In recent years, AI, notably through advancements in Large Language Models (LLMs) such as ChatGPT, has garnered significant attention both within academia and the broader public sphere. However, these general-purpose LLMs have been criticized for their tendency to produce spurious or "hallucinated" information when grappling with specialized or technical domains. To address this limitation, we introduce the UniverseTBD Consortium - an international collaboration led in part by researchers here at RSAA and AITC, comprising a diverse team of 30 active contributors from computer science and astronomy. Our mission is to democratize the field of astronomy by developing public-facing, AI-driven large language model tools specialized for this discipline. Our research presents the first astronomy-centric LLM, AstroLLaMa, that can produces text completion and embedding that outperform GPT models. We also show that LLMs can generate scientific hypotheses of a complexity comparable to those produced by human experts through techniques such as in-context prompting and fine-tuning on domain-specific literature.

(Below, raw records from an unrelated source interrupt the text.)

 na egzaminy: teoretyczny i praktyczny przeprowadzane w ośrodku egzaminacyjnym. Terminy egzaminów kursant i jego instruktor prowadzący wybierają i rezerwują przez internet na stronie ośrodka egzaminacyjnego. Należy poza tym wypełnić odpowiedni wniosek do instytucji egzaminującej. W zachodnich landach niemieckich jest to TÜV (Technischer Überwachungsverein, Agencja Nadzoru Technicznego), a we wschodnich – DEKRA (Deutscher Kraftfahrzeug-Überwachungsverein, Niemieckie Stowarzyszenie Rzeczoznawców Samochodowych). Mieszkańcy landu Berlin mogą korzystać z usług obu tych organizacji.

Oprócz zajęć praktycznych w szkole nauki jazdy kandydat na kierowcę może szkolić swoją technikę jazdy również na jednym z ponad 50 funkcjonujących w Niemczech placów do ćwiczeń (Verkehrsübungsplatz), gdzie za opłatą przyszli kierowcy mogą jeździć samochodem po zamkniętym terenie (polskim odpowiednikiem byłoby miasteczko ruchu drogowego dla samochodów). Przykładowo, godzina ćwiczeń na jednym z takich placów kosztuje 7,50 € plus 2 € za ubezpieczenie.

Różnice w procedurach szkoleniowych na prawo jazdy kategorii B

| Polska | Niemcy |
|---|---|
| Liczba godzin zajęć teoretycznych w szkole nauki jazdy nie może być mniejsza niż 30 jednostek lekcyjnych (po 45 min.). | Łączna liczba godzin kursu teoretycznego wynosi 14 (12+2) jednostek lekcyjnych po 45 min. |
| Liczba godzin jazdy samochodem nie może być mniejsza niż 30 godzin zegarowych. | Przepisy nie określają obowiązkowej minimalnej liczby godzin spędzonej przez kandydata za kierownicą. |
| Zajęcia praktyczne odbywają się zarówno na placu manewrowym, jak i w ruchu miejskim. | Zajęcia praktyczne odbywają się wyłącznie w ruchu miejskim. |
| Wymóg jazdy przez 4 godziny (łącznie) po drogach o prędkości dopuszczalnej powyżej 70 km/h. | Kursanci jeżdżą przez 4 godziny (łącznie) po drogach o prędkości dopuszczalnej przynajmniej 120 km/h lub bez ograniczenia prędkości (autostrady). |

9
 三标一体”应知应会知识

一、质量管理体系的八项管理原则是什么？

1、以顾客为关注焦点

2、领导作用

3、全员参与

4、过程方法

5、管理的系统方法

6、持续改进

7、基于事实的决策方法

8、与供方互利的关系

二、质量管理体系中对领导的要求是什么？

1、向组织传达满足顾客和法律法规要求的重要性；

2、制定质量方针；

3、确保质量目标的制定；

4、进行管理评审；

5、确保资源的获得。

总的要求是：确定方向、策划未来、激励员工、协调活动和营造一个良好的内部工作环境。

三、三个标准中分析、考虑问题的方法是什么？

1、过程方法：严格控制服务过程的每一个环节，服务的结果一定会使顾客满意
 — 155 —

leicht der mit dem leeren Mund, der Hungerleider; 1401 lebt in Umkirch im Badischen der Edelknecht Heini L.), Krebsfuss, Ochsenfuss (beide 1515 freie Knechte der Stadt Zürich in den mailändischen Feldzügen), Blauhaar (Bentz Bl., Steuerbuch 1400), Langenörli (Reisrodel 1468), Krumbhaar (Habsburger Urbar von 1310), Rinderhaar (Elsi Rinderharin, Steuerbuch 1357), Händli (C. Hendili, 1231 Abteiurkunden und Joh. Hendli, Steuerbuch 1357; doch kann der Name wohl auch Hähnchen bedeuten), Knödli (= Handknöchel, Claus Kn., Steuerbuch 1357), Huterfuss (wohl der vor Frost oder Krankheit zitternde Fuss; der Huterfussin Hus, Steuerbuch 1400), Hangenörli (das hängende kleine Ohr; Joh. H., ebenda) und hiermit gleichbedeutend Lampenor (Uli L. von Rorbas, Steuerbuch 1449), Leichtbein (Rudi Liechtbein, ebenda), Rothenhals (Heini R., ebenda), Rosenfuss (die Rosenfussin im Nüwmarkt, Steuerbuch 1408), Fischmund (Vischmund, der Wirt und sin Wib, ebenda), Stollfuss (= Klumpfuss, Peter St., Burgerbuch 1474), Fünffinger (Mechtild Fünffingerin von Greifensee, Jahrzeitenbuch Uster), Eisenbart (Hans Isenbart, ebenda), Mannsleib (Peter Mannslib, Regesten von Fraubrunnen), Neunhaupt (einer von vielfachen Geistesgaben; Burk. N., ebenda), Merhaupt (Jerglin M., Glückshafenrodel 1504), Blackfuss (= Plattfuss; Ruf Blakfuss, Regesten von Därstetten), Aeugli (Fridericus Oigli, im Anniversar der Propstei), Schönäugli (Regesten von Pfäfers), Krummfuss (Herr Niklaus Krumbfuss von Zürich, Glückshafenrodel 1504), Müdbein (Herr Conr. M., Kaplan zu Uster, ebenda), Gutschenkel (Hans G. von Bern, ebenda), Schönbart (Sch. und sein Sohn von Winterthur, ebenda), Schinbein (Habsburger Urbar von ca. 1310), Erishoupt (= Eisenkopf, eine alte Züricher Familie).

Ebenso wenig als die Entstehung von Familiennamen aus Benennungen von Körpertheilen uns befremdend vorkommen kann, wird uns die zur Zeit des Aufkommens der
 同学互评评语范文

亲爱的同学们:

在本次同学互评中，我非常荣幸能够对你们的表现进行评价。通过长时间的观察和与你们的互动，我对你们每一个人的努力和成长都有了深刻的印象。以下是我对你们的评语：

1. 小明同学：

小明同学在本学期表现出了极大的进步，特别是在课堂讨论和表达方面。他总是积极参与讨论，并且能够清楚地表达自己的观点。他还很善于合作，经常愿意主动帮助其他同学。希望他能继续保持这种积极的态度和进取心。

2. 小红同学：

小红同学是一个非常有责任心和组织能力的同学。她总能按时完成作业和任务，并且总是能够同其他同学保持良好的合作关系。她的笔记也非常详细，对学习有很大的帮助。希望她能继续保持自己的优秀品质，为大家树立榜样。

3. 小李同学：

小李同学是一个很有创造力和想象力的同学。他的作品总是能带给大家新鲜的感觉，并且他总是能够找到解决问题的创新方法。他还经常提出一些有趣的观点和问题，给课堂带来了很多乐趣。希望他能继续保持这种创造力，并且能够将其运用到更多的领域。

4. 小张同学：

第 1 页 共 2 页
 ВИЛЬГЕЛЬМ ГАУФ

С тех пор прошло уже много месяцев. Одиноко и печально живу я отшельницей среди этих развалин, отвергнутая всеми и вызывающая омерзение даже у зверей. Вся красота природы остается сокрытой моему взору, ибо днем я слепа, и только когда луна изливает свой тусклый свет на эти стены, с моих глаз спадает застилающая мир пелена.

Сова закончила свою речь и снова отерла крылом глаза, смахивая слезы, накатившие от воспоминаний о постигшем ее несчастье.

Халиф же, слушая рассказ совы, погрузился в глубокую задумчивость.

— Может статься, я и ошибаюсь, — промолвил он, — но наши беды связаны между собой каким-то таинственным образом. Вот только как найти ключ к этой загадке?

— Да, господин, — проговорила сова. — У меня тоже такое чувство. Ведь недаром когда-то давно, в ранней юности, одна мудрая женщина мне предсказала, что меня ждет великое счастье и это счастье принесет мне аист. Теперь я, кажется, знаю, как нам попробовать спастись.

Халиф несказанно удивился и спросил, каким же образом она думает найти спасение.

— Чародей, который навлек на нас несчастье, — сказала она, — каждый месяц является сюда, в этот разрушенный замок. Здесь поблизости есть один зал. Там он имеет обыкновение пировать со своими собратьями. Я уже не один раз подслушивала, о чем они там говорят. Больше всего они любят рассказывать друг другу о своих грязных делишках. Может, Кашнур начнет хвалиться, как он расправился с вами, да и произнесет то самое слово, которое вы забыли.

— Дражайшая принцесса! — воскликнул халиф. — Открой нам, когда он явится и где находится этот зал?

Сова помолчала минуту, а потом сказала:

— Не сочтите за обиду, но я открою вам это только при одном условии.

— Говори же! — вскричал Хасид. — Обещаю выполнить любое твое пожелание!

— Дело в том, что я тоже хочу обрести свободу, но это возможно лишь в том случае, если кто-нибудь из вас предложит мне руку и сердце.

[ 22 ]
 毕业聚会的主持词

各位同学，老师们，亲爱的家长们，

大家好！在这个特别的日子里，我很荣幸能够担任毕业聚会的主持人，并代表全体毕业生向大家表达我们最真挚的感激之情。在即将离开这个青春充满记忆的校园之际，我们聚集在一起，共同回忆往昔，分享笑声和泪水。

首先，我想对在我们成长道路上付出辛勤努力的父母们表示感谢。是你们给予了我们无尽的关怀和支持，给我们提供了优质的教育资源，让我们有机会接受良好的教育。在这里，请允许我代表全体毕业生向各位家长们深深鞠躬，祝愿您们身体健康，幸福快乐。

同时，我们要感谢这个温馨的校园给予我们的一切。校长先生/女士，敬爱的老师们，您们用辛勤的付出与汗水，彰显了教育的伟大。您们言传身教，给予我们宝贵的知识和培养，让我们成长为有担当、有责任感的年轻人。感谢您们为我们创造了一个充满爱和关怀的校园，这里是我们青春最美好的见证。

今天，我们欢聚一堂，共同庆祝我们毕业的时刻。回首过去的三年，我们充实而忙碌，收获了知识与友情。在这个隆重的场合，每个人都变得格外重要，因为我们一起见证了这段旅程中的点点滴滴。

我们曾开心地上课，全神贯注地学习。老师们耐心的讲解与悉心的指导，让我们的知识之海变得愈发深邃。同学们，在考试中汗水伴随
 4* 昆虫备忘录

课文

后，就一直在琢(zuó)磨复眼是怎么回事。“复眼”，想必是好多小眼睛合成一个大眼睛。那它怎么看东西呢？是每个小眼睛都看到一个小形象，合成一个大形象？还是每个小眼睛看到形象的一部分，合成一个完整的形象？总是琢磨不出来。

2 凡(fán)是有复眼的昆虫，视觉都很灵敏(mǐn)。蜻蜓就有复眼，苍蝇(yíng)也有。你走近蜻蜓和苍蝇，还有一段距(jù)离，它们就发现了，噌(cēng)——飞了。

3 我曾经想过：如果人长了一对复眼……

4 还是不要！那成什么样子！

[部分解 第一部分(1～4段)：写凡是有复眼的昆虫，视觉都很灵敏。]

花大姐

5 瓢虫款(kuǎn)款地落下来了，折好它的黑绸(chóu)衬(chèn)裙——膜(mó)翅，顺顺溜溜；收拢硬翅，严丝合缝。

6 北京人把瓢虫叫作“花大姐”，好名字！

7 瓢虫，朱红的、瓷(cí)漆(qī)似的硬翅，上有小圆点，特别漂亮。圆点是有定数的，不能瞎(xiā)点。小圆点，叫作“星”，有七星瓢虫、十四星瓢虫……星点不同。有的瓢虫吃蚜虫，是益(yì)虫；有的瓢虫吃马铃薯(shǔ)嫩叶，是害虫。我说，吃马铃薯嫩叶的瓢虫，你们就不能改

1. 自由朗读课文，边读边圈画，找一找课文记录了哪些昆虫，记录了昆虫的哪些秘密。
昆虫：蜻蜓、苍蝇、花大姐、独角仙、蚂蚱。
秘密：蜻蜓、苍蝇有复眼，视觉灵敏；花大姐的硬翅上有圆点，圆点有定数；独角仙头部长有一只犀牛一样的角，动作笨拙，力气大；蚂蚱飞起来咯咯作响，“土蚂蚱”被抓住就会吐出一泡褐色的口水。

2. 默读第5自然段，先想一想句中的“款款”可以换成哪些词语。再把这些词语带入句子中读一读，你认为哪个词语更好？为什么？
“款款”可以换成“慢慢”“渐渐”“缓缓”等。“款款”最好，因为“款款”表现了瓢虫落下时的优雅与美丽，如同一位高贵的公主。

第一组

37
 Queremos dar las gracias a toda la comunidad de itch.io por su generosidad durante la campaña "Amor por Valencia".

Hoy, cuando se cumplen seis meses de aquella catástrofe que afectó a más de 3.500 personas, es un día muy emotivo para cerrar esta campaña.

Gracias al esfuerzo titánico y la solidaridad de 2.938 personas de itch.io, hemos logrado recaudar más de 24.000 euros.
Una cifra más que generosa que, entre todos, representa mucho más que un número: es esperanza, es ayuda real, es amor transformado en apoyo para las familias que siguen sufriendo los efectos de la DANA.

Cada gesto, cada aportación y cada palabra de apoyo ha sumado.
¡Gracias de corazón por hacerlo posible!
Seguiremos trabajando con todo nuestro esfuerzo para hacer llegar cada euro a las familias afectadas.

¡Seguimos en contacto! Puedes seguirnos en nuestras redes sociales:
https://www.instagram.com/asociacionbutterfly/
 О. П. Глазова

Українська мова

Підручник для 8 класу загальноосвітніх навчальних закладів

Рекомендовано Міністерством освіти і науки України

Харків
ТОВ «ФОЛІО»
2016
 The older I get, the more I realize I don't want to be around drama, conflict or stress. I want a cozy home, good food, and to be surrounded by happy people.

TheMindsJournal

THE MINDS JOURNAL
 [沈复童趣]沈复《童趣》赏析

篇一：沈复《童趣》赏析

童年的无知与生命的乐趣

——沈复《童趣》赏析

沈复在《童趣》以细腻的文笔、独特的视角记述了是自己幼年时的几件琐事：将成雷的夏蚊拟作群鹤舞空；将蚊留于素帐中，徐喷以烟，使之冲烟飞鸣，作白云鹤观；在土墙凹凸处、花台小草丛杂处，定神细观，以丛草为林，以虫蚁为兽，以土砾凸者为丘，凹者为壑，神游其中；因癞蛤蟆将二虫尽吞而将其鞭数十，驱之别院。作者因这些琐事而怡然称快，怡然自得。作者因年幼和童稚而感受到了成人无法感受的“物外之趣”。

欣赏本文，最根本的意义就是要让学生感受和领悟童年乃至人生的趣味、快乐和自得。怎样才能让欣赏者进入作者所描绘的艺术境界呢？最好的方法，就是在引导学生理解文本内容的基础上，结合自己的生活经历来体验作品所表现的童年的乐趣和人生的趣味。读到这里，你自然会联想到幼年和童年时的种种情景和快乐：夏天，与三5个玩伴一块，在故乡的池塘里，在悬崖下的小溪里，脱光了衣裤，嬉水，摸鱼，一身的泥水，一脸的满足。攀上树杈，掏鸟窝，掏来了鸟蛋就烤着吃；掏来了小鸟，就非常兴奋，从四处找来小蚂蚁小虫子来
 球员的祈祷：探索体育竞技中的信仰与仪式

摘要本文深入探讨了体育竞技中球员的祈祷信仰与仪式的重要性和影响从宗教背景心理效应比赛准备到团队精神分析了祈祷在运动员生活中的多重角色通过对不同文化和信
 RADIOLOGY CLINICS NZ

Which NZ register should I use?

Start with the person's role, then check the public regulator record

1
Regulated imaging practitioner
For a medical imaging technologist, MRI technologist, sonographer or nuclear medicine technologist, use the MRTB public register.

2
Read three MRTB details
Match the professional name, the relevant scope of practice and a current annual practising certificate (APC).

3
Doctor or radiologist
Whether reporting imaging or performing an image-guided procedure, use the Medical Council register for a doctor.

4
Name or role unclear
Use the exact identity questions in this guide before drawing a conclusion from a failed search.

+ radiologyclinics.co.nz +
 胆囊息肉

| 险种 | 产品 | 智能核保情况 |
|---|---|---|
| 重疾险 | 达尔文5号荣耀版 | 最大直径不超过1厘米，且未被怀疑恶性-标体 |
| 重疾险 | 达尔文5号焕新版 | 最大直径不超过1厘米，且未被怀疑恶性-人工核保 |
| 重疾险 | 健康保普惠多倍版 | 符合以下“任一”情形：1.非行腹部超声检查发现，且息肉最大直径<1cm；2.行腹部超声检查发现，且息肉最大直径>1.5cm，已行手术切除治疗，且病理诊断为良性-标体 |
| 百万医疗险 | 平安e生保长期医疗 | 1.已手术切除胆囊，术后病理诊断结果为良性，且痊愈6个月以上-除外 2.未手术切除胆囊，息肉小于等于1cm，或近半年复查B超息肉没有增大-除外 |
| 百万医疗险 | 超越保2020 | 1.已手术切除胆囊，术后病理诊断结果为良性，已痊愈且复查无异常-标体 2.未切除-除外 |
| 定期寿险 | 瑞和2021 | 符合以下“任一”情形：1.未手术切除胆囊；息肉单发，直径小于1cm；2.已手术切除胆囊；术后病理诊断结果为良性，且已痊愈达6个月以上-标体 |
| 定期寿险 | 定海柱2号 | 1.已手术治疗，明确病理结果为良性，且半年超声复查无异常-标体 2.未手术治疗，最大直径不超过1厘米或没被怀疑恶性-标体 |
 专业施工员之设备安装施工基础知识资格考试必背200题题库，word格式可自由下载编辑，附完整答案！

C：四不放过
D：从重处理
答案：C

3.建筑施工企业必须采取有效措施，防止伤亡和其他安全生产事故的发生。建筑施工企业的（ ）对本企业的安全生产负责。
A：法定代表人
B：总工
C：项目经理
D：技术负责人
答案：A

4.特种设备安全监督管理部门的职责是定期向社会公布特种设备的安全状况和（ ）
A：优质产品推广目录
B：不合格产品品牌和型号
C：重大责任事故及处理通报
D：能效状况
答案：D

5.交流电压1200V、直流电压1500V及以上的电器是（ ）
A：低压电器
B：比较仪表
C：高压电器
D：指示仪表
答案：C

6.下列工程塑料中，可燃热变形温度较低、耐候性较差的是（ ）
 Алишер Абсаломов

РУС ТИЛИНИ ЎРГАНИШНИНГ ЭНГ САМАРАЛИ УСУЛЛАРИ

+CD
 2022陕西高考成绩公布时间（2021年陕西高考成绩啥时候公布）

Moreover, we posit that these specialized foundational models can revolutionize the methods we employ for literature searches and the tracing of intellectual developments within the field. We argue that the domain of physical sciences, particularly astronomy, serves as an ideal test bed for investigating the potential of modern LLMs. This inquiry stands to fundamentally reshape our understanding of both artificial and human intelligence and the boundaries of accumulated knowledge.